杖、ほうき、熊手のような「棒」に跨がり「飛翔」する。そこには騎乗位(=女性上位)のイメージが重ねられている。それは「正常」位(=宣教師の体位)からの「逸脱」である。

 〈宣教師〉の体位のおかげで、体液を浪費せずに効率的に種の結実をもたらし、快楽を最小限にとどめて男性の優位を維持することが可能になる。当時の聖職者が神聖視していた表現に寄れば、「貴重な精液が女の器から漏れて流れ出すことがない」すばらしい循環がもたらされるというのだ。そしてこの体位は、男が女よりすぐれた役割を担っていること、支配者・主人として女をその身体の下に押しつぶしてもよいことをはっきりさせてくれる。(アンナ・アルテール、ペリーヌ・シェルシェーヴ〔藤田真利子・山本規雄〕『体位の文化史』作品社/2006年/p.42)

「魔女」が正常から逸脱するとして迫害される理由の1つは、「生殖につながらない性を謳歌する放縦な身体」すなわち「男性を性的に翻弄する」ことにある(シルヴィア・フェデリーチ〔小田原琳・後藤あゆみ〕『キャリバンと魔女 資本主義に抵抗する女性の身体』以文社/2017年/p.387〔小田原琳「訳者解題〕)。

 (略)しかし、魔女狩りがそれまで閉じ込められていた地下から表へ出ることができたのはフェミニズム運動があったからであり、フェミニストが魔女に共鳴したことによって、魔女は女性の反乱の象徴として取り入れられたのである。何十万人もの女性が殺戮され残虐きわまりない拷問にさらされたのは、女性たちがが権力構造に挑んだからに他ならないと、フェミニストはすぐに気づいた。そして、少なくとも2世紀にわたる女性に対する戦争は、ヨーロッパの女性の歴史にとって転換点であり、資本主義の出現によりこうむった社会的価値の切り下げの過程における「原罪」であること、それゆえに、それは制度的実践や男性と女性の関係をいまも特徴づけているミソジニー女性嫌悪)を理解しようとするならば何度でも立ち返るべき現象であるということに、フェミニストは気づいた。
 (略)
 (略)魔女狩りが起こった歴史的状況や被告人のジェンダーと階級、迫害の効果を鑑みれば、ヨーロッパの魔女狩りとは資本主義的諸関係の拡大に対する女性の抵抗への攻撃であり、女性がみずからのセクシュアリティの長所によって得てきた力、再生産能力の管理や治癒能力に対する攻撃であったと結論づけるしかない。
 魔女狩りは、女性の身体、労働、性的能力や再生産能力を国家の管理下に置き、それらを経済的資源に変容させる新たな家父長主義体制を創出する手段ともなった。(シルヴィア・フェデリーチ〔小田原琳・後藤あゆみ〕『キャリバンと魔女 資本主義に抵抗する女性の身体』以文社/2017年/p.260, p271)
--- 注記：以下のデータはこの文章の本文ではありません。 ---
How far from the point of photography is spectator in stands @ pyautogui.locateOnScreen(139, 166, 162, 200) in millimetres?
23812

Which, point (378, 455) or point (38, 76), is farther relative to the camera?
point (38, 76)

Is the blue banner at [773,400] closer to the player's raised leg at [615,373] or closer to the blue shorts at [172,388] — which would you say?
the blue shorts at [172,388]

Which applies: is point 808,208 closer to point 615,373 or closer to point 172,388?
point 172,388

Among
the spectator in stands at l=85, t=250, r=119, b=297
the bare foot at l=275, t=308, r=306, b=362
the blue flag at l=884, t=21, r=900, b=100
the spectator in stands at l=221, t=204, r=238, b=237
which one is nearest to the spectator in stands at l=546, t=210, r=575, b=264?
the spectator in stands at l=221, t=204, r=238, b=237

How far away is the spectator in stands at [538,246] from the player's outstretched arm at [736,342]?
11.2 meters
冒頭に展示された《バア》(141mm×148mm)は、両手(前肢)で両足(後肢)を支えて股覗きする、剽軽な動物の姿が表わされている。鑑賞者に対して肛門を見せる姿勢は、ソドミーという生殖目的以外の性交の表現であり、やはり逸脱、すなわち魔女のメタファーと知られる。正常と異常との境界を平気で侵犯し、あるいは常識なるものを攪乱する魔術への嗜好が通底している。

本展に出品作品は、いずれも厚みがあり、上下左右の側面全てが着彩されている。《魔女見習いの夜》のような大画面ではあまり気にならないが、《バア》を初めとする小画面の作品では、厚さが際立つ。ざらっとした画面の印象と相俟って、こんがりと焼かれた厚切りトーストのような印象を生んでいる。
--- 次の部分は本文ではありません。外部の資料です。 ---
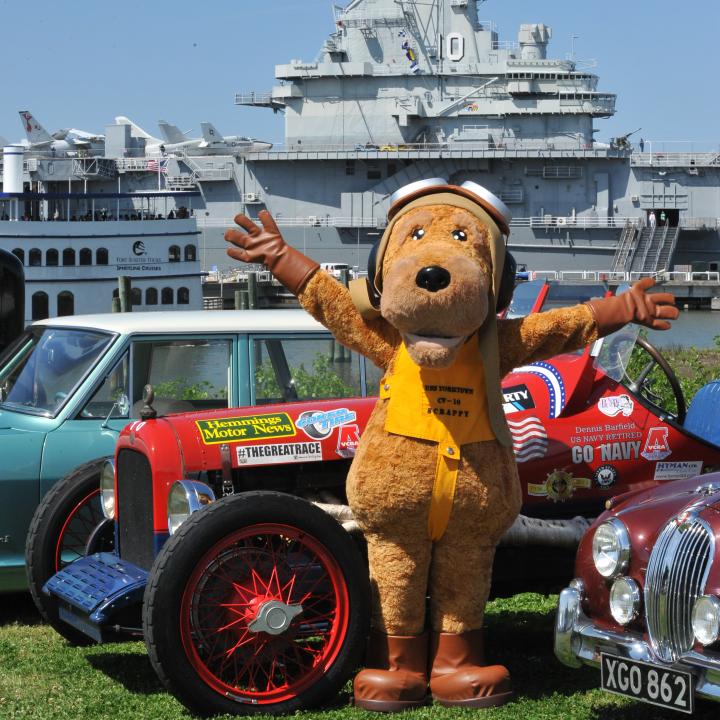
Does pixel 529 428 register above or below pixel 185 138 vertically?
below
元来食物の味といふものはこれは他の感覚と同じく対象よりはその感官自身の精粗によるものでありまして、精粗といふよりは善悪によるものでありまして、よい感官はよいものを感じ悪い感官はいゝものも悪く感ずるのであります。同じ水を呑んでも徳のある人とない人では大へんにちがって感じます。パンと塩と水とをたべてゐる修道院の聖者たちにはパンの中の糊精や蛋白質控訴単糖類脂肪などみな微妙な味覚となって感ぜられるのであります。もしパンがライ麦のならばライ麦のいゝ所を感じて喜びます。これらは感官が静寂になってゐるからです。(〔宮沢賢治〕「ビヂテリアン大祭」『〔宮沢賢治〕全集6』〔ちくま文庫〕81頁)
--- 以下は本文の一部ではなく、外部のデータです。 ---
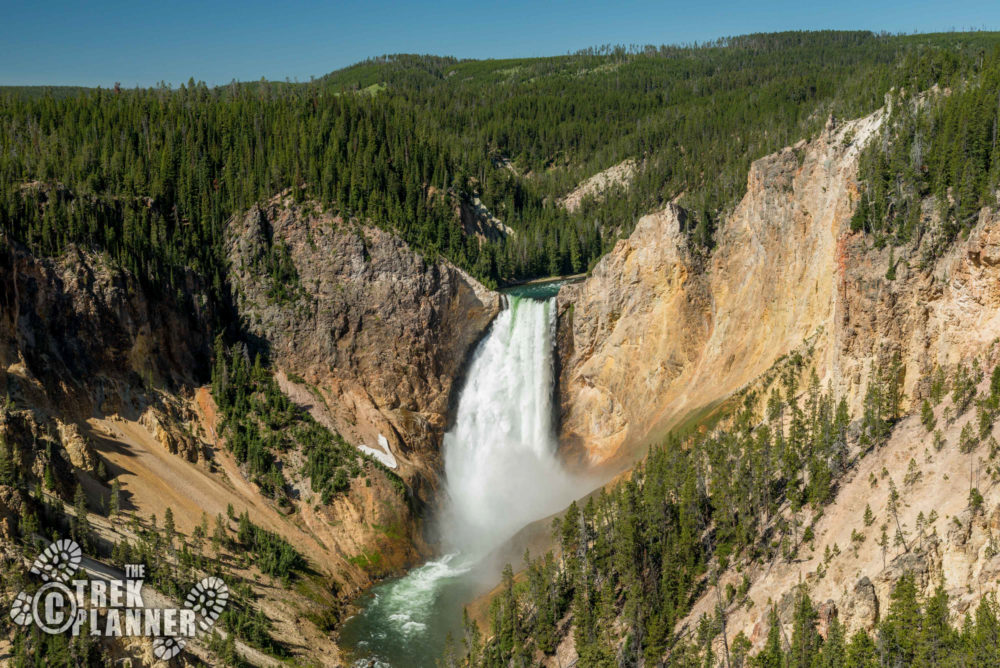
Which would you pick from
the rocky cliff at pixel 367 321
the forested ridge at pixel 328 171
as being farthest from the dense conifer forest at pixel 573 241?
the rocky cliff at pixel 367 321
 パンを例にあげながら賢治がここで語ろうとしているのは、簡素な主食や菜食によって、味わう人間の感官器官のほうが高められてゆくという真理についてです。もともと味とはかならずしも食物の方にすべて具わっているのではなく、それを食す者の「感官」(=感覚器官)の繊細さによって生み出される。しかもそのときの「感官」とは生理的な感覚だけではなく、善悪をめぐる倫理的な感覚さえ含む……。「主食」というものが思想を生み出しうるとすれば、それはまさにこのような舌=感官の繊細な感覚的エシックスを私たちが発見したときなのです。私たちの「感官が静寂になってゐる」とき、すなわち感官が慎ましく微細にはたらいているときにこそ、パンのなかに隠れた小麦やライ麦の味の美質(=「いゝ所」)を私たちは慈しむことができるのです。(今福龍太『宮沢賢治 デクノボーの叡知』新潮社〔新潮選書〕/2019年/p.210-211)

 

何を酌み取ることができるのか。見る者の「『感官』(=感覚器官)の繊細さ」こそが問われている。